League to Save Lake Tahoe: The Tahoe Blue Crew volunteer trash pickup program has grown dramatically. At the end of 2019 after the program’s launch, 18 volunteers participated. As of this July, there were 113. That means that this year more than 6,000 pounds of trash were gathered from Lake Tahoe’s beaches and trails, according to Jesse Patterson, the League’s chief strategy officer. “Sustainable recreation is the ability to recreate as we want, but doing it in a way that actually doesn’t degrade (a place), and leaves it better for the person coming after,” Patterson said. The Blue Crew expansion indicates many things: more volunteers, more businesses, agencies and organizations setting up trash-pickup programs, more places being cared for, and less litter. “That’s the groundswell of change we’ve all been hoping for,” Patterson said.
Sierra Business Council: The Sierra Business Council manages the Lake Tahoe Water Trail, a shoreline route that mimics the Tahoe Rim Trail but is entirely on water. This year, a new map helps users plan for and get oriented to the route, which can be tackled by single-day users or in multiple days with camping or lodging overnights. The trail gets recreationists one step closer to using fewer natural resources for entertainment, said Kristin York, the council’s vice president of economic empowerment. “We live on a finite planet, and, yes, we do have regenerative resources, but we’re using them to a point that well outpaces their ability to regenerate,” York said. “Fresh water is a great example. When we extract water faster than aquifers and lakes can replenish from natural cycles, eventually they go dry, become stagnant, or are too low to access for fresh water, irrigation, or hydropower.”

Alpenglow Sports: Brendan Madigan, owner of this gear shop in Tahoe City, said ideas for achieving sustainable recreation are constantly circulating in his mind.
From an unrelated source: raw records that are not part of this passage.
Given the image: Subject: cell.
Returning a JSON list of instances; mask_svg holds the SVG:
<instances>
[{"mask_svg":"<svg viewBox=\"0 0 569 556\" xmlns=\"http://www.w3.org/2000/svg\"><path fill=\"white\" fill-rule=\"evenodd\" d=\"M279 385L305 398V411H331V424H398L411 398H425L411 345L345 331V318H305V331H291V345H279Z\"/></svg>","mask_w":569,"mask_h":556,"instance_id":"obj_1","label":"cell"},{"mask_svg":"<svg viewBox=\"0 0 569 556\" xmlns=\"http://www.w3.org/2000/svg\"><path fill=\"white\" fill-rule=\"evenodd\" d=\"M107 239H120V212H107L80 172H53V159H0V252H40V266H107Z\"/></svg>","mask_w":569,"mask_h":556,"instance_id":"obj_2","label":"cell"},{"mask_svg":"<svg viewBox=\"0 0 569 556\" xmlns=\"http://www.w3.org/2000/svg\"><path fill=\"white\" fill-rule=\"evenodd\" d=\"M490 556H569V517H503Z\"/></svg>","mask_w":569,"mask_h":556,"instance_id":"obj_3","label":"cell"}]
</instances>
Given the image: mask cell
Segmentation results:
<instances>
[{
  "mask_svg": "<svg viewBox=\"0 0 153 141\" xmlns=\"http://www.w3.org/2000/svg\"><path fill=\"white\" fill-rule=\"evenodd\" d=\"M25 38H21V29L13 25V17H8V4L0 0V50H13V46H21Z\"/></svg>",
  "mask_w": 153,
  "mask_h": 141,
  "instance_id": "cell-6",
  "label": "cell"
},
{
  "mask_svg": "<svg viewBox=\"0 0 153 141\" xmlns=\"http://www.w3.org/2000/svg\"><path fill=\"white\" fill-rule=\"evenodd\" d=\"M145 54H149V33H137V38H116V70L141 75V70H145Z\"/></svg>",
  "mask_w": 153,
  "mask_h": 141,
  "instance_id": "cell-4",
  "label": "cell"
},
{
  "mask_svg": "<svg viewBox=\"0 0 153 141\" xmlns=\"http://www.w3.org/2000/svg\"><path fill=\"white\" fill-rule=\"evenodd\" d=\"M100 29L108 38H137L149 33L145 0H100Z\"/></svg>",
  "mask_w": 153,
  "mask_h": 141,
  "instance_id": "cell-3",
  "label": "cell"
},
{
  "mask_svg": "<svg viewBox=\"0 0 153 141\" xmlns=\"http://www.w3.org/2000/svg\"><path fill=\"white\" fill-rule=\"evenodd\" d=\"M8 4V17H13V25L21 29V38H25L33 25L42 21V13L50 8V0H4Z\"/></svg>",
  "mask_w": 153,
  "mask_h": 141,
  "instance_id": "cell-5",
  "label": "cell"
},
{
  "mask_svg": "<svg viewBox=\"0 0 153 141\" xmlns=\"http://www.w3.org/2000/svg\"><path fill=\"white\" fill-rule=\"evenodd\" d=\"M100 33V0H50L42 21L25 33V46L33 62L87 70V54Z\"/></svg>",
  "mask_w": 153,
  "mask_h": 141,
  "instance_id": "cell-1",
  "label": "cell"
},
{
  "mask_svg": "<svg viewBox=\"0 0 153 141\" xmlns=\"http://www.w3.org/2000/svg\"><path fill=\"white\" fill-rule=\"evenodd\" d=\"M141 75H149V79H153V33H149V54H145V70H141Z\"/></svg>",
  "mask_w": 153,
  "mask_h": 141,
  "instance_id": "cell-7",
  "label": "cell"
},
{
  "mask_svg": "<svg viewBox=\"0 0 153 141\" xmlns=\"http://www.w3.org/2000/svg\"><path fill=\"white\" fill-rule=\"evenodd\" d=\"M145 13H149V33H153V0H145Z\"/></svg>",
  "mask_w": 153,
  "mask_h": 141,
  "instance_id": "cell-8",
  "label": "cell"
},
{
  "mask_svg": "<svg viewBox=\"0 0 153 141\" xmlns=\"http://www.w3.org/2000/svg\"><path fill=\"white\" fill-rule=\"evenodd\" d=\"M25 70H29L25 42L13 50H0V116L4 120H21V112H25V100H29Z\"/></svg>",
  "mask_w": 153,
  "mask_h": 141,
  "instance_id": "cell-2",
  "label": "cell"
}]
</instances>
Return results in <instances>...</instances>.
Carbon-neutral goals are hard to achieve, especially when you’re putting on events that ask people to drive to Tahoe for them, he said. “The reality is, the events have an undeniable positive and negative footprint.” He hopes to join a project called Climate Neutral by pledging to balance carbon emissions. A primary focus for Alpenglow has been its own nonprofit called the Donor Party, formed in part to support cutting environmental impacts. “The goal of the Donor Party is to actively encourage those visitors and locals with the financial means to subsidize the local economy,” Madigan said. Raised moneys have gone to the Sierra Avalanche Center and Adventure Risk Challenge, among other local nonprofits. “I firmly believe that is the way to help some of the issues here, and should be the bedrock of how destination economies function.”
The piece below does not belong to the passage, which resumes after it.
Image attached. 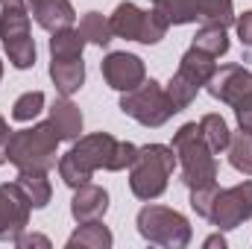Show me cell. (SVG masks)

Do plans for sustainable recreation also include efforts to limit visitors? That option didn’t forefront any of these discussions; but it is clearly not far in the background. For now, most recreation-related groups are focused on managing behavior and impacts and establishing more public places in which the escalating numbers of Tahoe/Truckee outdoors-lovers can engage with nature. What will the future deliver? As we’ve witnessed in the past 18-plus months, forecasting that is nearly impossible.